Reports of fixed income’s death amid rising rates have been greatly exaggerated. That seems to be the message of PIMCO bond manager Bill Gross’ first investment outlook of the new year, which lays out a strategy for positive returns in 2014.
His monthly outlooks are often mined by investors for their insights, but this one was likely highly anticipated by investors who were perhaps wondering what the manager of the world’s largest bond fund had to say after clocking out on a year with losing performance.
Though not mentioned explicitly, the PIMCO Total Return Fund’s (PTTAX) 1.92% loss in 2013 was certainly a subtext in an investment outlook whose main focus was explaining fundamental concepts, including that bond prices fall when interest rates rise.
And rise they did in 2013; the benchmark 10-year Treasury rose 1.271%.
It was a tough year for the entire asset class.
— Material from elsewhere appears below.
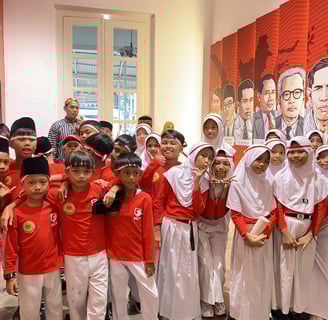 sumpah pemuda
But investors harshly punished PIMCO, withdrawing a record-breaking $41.1 billion in 2013 from the fund, which now stands at $237 billion in assets.
“When your annual return shows a minus sign, clients wonder why they should pay you a fee to lose money,” Gross quipped, adding: “…with interest rates so low, the odds of [bond prices going] up as opposed to down are slightly tilted.”
After those elliptic references to PTTAX’s rough year, and a reminder that risk-avoidant purchases of short-term Treasury bills will yield the buyer just 6 basis points in today’s environment, Gross builds a case for owning Treasury bonds.
Acknowledging that the asset class is like a seesaw, with its pendular upswings and downswings, Gross insists an investor can make money during downswings by holding bonds with less duration and shorter maturities while focusing on credit, curve, volatility and currency-related characteristics.
At the same time, investors should de-emphasize 10- and 30-year maturities “that are taper affected,” Gross writes.
Such an approach “can produce returns over and above those microscopic Treasury bill rates…under a majority of scenarios,” he says.
For those spooked by the Fed’s seeming pro-taper consensus, the bond manager reminds investors that 30-year bonds have already fallen 30 points since their July 2012 peak, and adds that the short-maturity strategy he favors is not dependent on a “preordained Fed taper” but ride instead on the federal funds policy rate.
And that rate in turn is dependent on economic growth, the level of unemployment and future inflation.
Gross says that investors will jerk bond prices wildly in response to minor changes in employment but “no one seems to care” what happens with inflation.
But the PIMCO manager says inflation will be a “critical monthly statistic for analyzing Fed policy in 2014” because Chairman Ben Bernanke and incoming Chairwoman Janet Yellen “have told us so.”
With a Fed inflation target of 2% while the current annualized rate is just 1.2%, Gross says the Fed won’t reach that target any earlier than 2016.
For that reason, Gross says his short-maturity (1 to 5 years) strategy, with its grab bag of enhancements, should realistically yield a total return of 3% to 4% in 2014 — not the roaring 11% returns of the bond bull market but some comfort for income investors.